😔 broke my heart..
So I’ve been really sad and hurt these past couple of days.
My husband told one of his friends(a lady) that he “fucked up having kids with me and is only with me because we have kids together”
So I confronted him about it and asked him if that’s really how he felt (we hada conversation prior to this about our relationship and how we didn’t want any step dad/mom raising our kids and I told him I didn’t want him hanging out with other women alone and he said I was being sexist cause they’re his friends which I don’t think it’s sexist because why does a man need to hang out alone with a women that is not his wife? I told him his friends are now our friends. Anyways he said sorry and that he does want to be with me and work it out. And the next day is when I was looking through his Snapchat messages and saw that he wrote that to his friend 2 days before. ) anyways so I confronted him about it and he said really we already talked about this and then he said I’m gna get you pregnant just cause u keep asking me if this is true. He said sometimes I make him feel like that and so I told him sometimes he makes me feel like that to but I don’t go telling my guy friends that and he said it’s cause he “has no one to talk to” so I told him well you have me to talk to and next time you feel like this you need to tell me not tell some other woman this.
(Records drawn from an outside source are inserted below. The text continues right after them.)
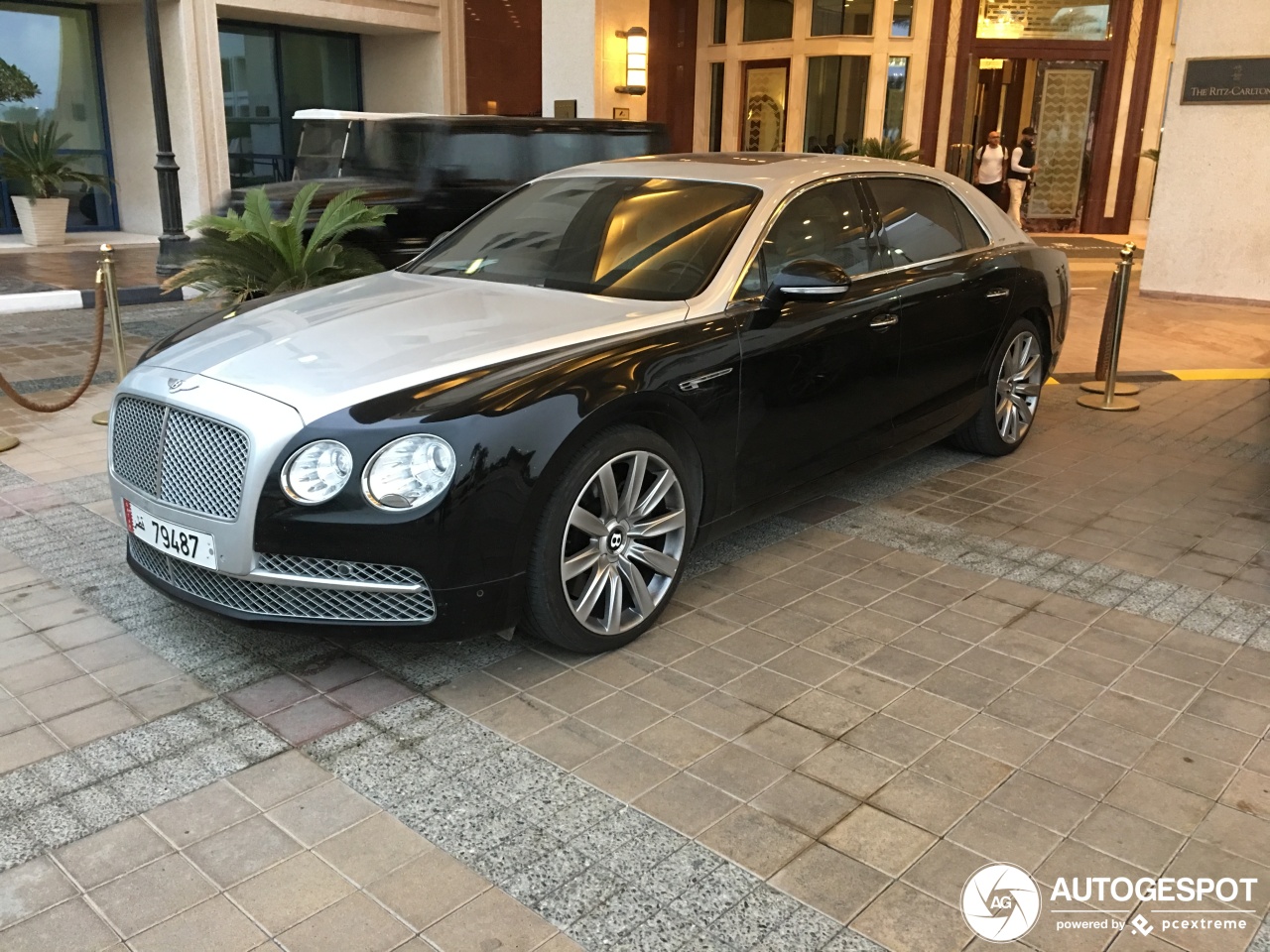 Bentley Flying Spur W12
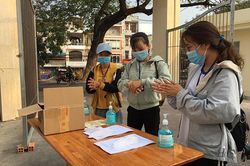 Trường Đại học Nha Trang: Tăng cường các biện pháp phòng, chống dịch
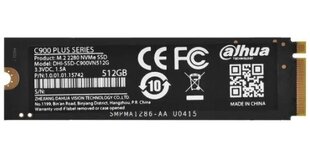 Dahua C900N (DHI-SSD-C900VN512G) hind ja info | Dahua Arvuti komponendid | hansapost.ee
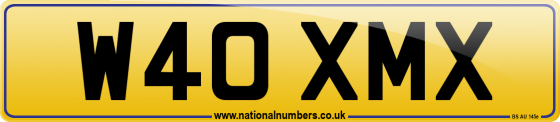 W40 XMX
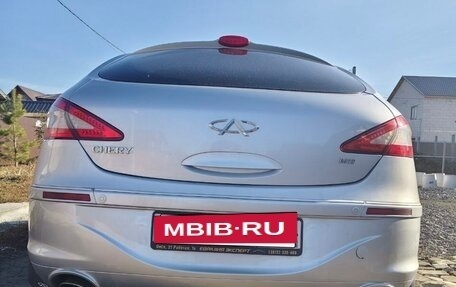 Chery M11 (A3), 2013 год, 470 000 рублей, 7 фотография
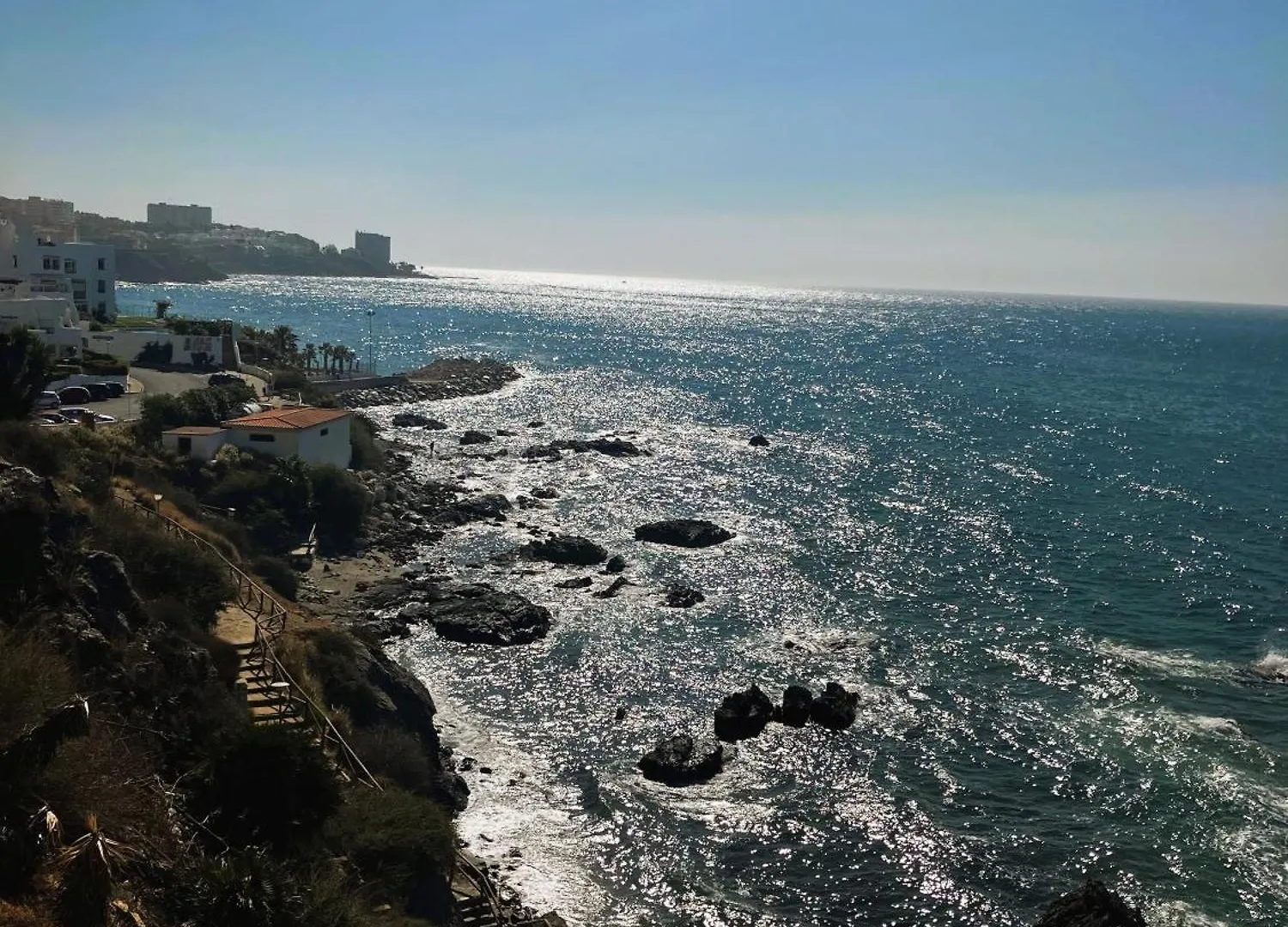 Iso Parveke Merenrannassa 102 Benalmádena España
Anyways it just really broke my heart seeing it written in words and I’ve just been wanting to cry every single day but I don’t cry in front of him I just keep my tears back but I just can’t get over it :/
Anyways I just wanted to let that out because ido where else to talk about this.
I really love him but he makes me really sad often.
Also he has guy friends so why can’t he talk to them about his problems..
And idc if anyone thinks it’s not right to go through my husbands phone we are married I can look through his phone if I want to and he can look through mine as I have nothing to hide.